--- 文档片段 ---
- - -
准确的调研和测量是景观分析、规划和管理的基础。然而,这一关键性的工作通常是雇佣测量人员或依靠已有的数据、地形图或公开的卫星图像来完成。尽管地球观测数据在近几十年间急剧增加,但实际上这些信息的分布并不均衡。更加令人惊讶的是,加拉帕戈斯群岛——这个全世界最具科学研究价值的区域——亦极为缺乏此类数据。如果没有一致且统一的高程基准,就难以准确地判断潮汐与陆地的相关性。当我们向INOCAR(厄瓜多尔海军海洋研究所,类似于美国的NOAA)求取相关信息以构建上述的城市增长框架时,他们却反过来需要我们协助其进行数据收集和测量标准的制定。

我们的团队利用非专门的UAV(无人机)和GPS/GNSS场地测量设备来记录Puerto Baquerizo Moreno的海岸线以及沟壑地带的航空测量信息。在为期四天的过程中,团队收集了约20公顷高精度、高分辨率的调查数据,包括检潮仪的位置和高程。在收集工作开始前,团队在整个城市区域设置了地面控制点(GCP),每个控制点均通过GPS/ GNSS测量设备记录下来,并以厘米级的精度测定出地理坐标上的确切位置。收集到的相互重叠的数字航空图像阵列通过摄影测量软件(Agisoft Metashape)进行拼接,以创建完整的海岸线拓扑模型。该模型于2019年秋季交付给INOCAR。以上信息对于模拟过去和未来的风暴潮、海平面上升以及海啸情境都有着至关重要的作用,因其关系到岛上的城区发展和野生动物的保护。

在INOCAR的协助下,团队于2020年夏季返回岛上,完成了对人口最多的Santa Cruz岛的其余两个检潮仪和海岸线的测量。

监测(水取样)

尽管圣克里斯托瓦尔岛的水已在当地工厂进行处理,但由于处理后发生的细菌污染(可能是蓄水池污染或污水管在输水管道附近泄露造成的),这些水无法达到饮用标准。为了缓解这一日益恶化的状况,项目团队发起了一项以社区为中心的服务“LAVA Aqua”,旨在监测圣克里斯托瓦尔岛的水质,同时让社区参与科学研究与教育工作。第一阶段是测试大肠菌群(不单指大肠杆菌)。团队在圣克里斯托瓦尔的查尔斯·达尔文基金会环境教育中心进行了关于水质测试和数据记录的科学方法的实践培训,让居民和中学生们可以通过简单的水质测试纸和大肠菌群实验汤来测试自己家中的自来水样本。接下来则是扩展样本数量和居民的参与规模。这些结果将被录入一个中央数据库并绘制成图,以开展确定全岛水质和污染模式的工作。这些数据对了解水质对于城市发展、人口增长和季节性降雨的影响有着至关重要的作用。通过该项目,我们希望鼓励圣克里斯托瓦尔的各个社区都能主动检测它们自己的用水。
- - -
--- 数据行 ---
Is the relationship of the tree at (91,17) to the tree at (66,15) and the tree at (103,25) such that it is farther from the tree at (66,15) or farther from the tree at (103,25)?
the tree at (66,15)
- - -
--- 任务要求 ---
请把文档片段里介于“准确的调研和测量是景观分析、”和“余两个检潮仪和海岸线的测量。”之间的文字（首尾两处都包括在内）重新写出，并将其中的“无人机”换成“航拍器”。 作答时只依据文档片段中的文字。

--- 回答 ---
准确的调研和测量是景观分析、规划和管理的基础。然而,这一关键性的工作通常是雇佣测量人员或依靠已有的数据、地形图或公开的卫星图像来完成。尽管地球观测数据在近几十年间急剧增加,但实际上这些信息的分布并不均衡。更加令人惊讶的是,加拉帕戈斯群岛——这个全世界最具科学研究价值的区域——亦极为缺乏此类数据。如果没有一致且统一的高程基准,就难以准确地判断潮汐与陆地的相关性。当我们向INOCAR(厄瓜多尔海军海洋研究所,类似于美国的NOAA)求取相关信息以构建上述的城市增长框架时,他们却反过来需要我们协助其进行数据收集和测量标准的制定。

我们的团队利用非专门的UAV(航拍器)和GPS/GNSS场地测量设备来记录Puerto Baquerizo Moreno的海岸线以及沟壑地带的航空测量信息。在为期四天的过程中,团队收集了约20公顷高精度、高分辨率的调查数据,包括检潮仪的位置和高程。在收集工作开始前,团队在整个城市区域设置了地面控制点(GCP),每个控制点均通过GPS/ GNSS测量设备记录下来,并以厘米级的精度测定出地理坐标上的确切位置。收集到的相互重叠的数字航空图像阵列通过摄影测量软件(Agisoft Metashape)进行拼接,以创建完整的海岸线拓扑模型。该模型于2019年秋季交付给INOCAR。以上信息对于模拟过去和未来的风暴潮、海平面上升以及海啸情境都有着至关重要的作用,因其关系到岛上的城区发展和野生动物的保护。

在INOCAR的协助下,团队于2020年夏季返回岛上,完成了对人口最多的Santa Cruz岛的其余两个检潮仪和海岸线的测量。